A man needs a code to live by; so does a nation, and America isn’t living by its code. Maybe these principles have been illusory from the beginning, or maybe I’m naive to hold on to them when everyone else is willing to sacrifice them to the exigencies of the imaginary post-9/11 world. But even if they never were, or no longer are, America’s principles, they are still mine.
So I’m mad about the torture memos like I’m mad about our government turning the United States into a nation of informers, and for the same reason: because something entirely contrary to my principles has been done in my name.
As a criminal-defense lawyer, I’m doing what little I can about our slow decline into a nation of informants. There’s something more immediate I can do about our faster decline into a nation that tortures.
I have no animus against the CIA or those who work there. While I was in high school, I used to take some of the local CIA officers’ money in the Wednesday night poker game; I worked in the Office of Technical Services at CIA’s New Headquarters Building for the summer after my freshman year in college. The CIA was, and no doubt still is, staffed by good people doing tough jobs well for a lot less money than they could have earned in the private sector.
That was a long time ago — more than 20 years — but some of my friends might well have been involved in torturing KSM. I’m motivated not by a desire for retribution, but for deterrence. I don’t want to see more human beings put in prison if it can be avoided, but something has to be done so that our principles are not betrayed again.
As usual, important issues well presented and supported. Reading it, I was stuck by how similar, perhaps worse, things are happening with regards to the Fourth Amendment, and are subject to the same arguments. The warrantless wiretapping lawbreaking has also been claimed necessary to make everyone safe, but in this case it’s only through the disclosure by a few whistleblowers that it has even come to light. No memos or legal opinions have been released; in fact, the Obama administration in Jewel v NSA is now claiming even the government can’t be sued, let alone the telecoms, in order to find out how the wiretapping was/is done, and how extensively. Another example of a freedom, hard won, diligently defended, and admired from abroad, being unlawfully abrogated by bigger government which is “saving us” by turning “us” into the very “them” we set ourselves apart from.
Practically every argument in your post applies to this situation as well; the civil liberties that engender our freedom are what foreigners admire, not the safety their absence might enable.
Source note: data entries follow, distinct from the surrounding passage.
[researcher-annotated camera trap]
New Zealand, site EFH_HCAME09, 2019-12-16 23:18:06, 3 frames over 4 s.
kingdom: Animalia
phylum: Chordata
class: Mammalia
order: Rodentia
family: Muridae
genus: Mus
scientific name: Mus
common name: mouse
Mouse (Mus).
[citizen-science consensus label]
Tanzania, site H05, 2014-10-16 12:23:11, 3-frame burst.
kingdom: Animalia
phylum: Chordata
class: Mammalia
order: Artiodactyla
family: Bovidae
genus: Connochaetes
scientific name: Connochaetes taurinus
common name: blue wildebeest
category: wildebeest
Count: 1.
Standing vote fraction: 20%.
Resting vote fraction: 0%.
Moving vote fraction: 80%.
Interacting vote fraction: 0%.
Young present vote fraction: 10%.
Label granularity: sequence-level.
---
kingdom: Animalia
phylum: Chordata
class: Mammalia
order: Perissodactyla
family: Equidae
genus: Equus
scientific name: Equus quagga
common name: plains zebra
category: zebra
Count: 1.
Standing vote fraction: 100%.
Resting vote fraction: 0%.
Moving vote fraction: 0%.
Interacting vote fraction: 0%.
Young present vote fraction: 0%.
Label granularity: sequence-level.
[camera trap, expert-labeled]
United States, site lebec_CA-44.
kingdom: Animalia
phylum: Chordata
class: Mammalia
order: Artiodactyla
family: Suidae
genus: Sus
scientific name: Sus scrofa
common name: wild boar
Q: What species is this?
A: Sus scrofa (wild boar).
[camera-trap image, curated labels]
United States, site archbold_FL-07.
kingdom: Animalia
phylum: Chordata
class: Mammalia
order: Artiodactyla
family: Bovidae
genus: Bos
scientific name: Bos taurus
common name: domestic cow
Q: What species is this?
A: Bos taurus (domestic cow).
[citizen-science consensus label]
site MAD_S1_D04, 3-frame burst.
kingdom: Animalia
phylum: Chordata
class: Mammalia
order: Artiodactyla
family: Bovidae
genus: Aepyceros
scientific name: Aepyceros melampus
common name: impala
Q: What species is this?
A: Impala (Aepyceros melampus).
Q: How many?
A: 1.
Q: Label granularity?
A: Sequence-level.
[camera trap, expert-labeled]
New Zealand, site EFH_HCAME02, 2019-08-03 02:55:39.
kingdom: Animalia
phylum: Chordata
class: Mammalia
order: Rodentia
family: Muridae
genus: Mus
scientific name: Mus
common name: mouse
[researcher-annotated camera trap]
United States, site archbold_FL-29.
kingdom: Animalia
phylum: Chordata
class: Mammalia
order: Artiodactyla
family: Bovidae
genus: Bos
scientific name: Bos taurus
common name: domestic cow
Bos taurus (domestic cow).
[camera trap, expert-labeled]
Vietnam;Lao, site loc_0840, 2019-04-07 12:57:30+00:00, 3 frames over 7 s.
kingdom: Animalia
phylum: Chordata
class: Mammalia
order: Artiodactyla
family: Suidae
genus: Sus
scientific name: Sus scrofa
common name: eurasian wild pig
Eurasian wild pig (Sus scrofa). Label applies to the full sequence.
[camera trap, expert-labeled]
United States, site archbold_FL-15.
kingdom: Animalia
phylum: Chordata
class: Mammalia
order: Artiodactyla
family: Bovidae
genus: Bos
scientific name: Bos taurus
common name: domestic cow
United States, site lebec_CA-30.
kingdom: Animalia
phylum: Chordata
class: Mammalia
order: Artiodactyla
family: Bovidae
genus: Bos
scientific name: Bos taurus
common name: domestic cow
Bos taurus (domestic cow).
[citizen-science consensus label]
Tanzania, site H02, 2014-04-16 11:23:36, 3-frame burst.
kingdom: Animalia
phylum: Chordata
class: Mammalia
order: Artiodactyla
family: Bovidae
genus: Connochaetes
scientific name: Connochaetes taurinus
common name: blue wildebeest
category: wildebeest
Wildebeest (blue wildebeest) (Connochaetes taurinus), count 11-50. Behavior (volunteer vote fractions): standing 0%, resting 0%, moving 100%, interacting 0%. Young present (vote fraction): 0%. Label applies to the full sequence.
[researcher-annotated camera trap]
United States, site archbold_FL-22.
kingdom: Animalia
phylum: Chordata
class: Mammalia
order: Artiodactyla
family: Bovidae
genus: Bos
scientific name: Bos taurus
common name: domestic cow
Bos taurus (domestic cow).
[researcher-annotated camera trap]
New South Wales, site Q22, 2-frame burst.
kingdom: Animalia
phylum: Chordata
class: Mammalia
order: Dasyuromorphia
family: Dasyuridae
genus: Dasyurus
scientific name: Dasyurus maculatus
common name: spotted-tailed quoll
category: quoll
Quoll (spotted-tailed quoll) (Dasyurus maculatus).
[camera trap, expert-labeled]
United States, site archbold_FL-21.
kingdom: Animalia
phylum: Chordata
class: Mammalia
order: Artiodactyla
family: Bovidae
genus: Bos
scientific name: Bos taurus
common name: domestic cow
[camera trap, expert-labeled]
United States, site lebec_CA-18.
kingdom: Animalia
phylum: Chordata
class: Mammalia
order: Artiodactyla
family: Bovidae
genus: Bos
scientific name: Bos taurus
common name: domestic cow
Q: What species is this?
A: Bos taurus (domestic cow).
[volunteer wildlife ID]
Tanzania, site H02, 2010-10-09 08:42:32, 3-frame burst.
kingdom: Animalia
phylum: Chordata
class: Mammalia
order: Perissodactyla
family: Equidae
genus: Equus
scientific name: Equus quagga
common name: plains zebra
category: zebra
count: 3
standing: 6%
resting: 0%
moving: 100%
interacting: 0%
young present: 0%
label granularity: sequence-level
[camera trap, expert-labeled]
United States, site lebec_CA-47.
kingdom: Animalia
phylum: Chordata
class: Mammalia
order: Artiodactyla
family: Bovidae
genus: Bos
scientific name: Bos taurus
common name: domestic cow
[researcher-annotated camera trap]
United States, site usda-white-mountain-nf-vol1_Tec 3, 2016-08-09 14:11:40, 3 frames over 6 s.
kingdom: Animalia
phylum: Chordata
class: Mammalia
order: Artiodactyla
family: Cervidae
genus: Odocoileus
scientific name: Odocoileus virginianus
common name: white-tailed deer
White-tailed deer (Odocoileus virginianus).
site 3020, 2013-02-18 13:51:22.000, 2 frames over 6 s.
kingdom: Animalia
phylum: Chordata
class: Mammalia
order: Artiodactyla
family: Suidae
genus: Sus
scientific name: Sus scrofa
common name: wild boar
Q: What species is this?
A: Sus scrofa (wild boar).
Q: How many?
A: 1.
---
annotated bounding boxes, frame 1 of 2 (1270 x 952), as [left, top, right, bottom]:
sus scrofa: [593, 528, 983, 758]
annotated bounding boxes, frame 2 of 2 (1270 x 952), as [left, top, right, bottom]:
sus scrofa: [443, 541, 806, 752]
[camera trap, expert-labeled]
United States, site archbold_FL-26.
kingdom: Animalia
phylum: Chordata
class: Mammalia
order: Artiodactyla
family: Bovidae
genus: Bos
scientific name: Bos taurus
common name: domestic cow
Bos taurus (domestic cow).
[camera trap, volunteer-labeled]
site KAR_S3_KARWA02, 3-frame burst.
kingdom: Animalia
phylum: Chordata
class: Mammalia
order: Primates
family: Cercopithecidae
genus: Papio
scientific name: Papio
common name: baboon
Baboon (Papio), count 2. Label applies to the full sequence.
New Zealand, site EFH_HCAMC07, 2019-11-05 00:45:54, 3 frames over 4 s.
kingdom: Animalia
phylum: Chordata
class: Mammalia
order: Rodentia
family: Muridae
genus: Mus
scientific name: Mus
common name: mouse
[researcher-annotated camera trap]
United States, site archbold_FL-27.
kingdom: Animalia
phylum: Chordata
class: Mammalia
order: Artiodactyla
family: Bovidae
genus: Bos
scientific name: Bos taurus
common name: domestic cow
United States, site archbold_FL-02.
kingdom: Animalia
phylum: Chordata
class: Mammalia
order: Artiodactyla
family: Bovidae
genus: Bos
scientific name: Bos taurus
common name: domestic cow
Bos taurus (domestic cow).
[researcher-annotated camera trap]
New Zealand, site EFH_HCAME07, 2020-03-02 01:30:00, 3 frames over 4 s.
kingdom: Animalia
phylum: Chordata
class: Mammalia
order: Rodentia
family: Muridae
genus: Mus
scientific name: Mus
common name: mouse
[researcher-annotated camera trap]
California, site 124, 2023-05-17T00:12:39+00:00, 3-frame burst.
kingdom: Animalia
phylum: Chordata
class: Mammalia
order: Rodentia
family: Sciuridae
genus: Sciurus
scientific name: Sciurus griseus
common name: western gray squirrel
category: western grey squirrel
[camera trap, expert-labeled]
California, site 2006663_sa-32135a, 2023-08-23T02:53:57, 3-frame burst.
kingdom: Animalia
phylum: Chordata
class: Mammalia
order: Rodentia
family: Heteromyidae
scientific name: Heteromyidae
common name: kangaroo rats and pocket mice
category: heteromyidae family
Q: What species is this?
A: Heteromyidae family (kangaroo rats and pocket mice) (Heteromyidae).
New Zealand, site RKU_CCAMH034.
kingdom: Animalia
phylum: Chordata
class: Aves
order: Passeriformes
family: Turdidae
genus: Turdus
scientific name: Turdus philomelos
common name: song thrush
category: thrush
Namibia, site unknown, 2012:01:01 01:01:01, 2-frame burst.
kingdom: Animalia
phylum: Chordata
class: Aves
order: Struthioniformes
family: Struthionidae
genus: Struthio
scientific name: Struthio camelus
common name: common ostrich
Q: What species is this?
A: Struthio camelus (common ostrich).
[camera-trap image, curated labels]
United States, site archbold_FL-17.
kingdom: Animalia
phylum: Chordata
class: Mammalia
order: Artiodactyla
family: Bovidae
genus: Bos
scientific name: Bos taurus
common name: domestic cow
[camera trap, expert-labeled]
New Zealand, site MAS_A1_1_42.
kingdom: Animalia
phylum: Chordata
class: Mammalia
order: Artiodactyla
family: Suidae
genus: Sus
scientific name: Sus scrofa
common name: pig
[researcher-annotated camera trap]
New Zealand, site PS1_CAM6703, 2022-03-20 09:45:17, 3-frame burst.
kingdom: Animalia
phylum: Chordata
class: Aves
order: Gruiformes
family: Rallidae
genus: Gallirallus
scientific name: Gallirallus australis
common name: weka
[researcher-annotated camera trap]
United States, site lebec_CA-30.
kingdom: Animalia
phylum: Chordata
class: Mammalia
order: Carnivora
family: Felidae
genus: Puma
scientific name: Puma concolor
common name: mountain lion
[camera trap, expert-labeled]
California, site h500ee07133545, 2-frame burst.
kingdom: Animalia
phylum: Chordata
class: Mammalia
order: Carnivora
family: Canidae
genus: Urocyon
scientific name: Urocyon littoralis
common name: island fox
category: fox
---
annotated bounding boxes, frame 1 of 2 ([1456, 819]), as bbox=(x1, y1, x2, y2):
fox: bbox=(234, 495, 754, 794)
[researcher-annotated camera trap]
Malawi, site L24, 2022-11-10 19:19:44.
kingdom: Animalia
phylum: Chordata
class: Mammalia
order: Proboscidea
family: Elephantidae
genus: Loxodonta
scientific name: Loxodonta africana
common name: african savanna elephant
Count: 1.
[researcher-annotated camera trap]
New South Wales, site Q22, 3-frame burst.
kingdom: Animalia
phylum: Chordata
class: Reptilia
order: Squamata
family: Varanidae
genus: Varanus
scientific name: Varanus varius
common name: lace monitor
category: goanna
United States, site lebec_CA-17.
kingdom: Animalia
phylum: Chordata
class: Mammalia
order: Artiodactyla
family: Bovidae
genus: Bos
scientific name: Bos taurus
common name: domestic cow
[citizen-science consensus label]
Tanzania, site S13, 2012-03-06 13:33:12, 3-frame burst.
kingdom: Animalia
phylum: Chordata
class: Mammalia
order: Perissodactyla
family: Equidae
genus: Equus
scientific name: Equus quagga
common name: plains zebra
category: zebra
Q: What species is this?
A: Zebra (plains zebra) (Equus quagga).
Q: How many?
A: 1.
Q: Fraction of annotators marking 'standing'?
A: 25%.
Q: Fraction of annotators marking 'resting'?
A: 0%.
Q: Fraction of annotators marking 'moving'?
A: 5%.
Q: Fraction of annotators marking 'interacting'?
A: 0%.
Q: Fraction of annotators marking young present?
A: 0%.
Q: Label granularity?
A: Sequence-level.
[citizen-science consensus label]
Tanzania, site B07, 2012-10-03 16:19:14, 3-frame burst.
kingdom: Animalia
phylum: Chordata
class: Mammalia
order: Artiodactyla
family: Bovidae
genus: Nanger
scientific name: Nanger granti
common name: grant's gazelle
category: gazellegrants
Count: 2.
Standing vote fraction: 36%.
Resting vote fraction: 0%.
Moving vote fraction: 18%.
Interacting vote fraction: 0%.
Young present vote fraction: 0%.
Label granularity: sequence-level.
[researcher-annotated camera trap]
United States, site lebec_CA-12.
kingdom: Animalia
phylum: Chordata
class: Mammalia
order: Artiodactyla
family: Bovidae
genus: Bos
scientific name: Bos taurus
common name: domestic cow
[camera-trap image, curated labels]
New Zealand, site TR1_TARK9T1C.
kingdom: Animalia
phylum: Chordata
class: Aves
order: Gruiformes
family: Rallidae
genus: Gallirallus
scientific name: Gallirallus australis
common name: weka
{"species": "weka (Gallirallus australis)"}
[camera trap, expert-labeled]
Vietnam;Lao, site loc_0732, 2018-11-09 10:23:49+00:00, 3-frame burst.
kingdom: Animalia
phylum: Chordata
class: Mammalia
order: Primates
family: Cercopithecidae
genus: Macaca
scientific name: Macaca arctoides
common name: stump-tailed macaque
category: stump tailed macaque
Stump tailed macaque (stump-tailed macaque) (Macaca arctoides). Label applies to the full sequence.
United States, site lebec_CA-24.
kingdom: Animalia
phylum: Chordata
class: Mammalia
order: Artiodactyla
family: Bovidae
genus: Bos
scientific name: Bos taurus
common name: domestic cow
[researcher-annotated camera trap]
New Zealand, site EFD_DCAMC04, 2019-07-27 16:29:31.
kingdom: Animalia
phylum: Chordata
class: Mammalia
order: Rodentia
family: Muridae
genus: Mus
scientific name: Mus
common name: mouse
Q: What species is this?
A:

America is not living by its laws with respect to wiretapping either. If we are a nation of laws, someone had better start enforcing them before an objective observer won’t be able to discern how we differ from those we purport to differ from.
Excellent, Mark. As usual, you make me proud.
However, I can assure you that none of your friends — or mine — were involving in dunking KSM.
There is a saying that goes something like this: America has been great because America has been good. When America ceases to be good, America will cease to be great.
Growing up, America’s goodness and its freedom were instilled deep inside me. I don’t have kids, but if I did, I would wonder if they would think nothing is more important than safety. To hell with with safety: give me Liberty or give me death.
Good post.
This is an excellent post.
all the best
John Gibson
Great job on the news wrap. It’s posted here: https://nachonblog.com/2009/04/torture-memos-released/
And people say voting out judges like Wise was a bad thing. Never did like Wise. His sense left him with his hair.
After hearing that he said that the only positive thing I can say about him is that he was a civil court judge and thankfully not in charge of someone’s life or liberty.
This post reminds me of the speech Pericles gave in Athens (as “recalled” by Thucydides) after the city was struck by a plague during the Peloponesian war. The same sentiments of honor apply. We’re losing our freedom in other ways as well though, and those ways are just as dangerous.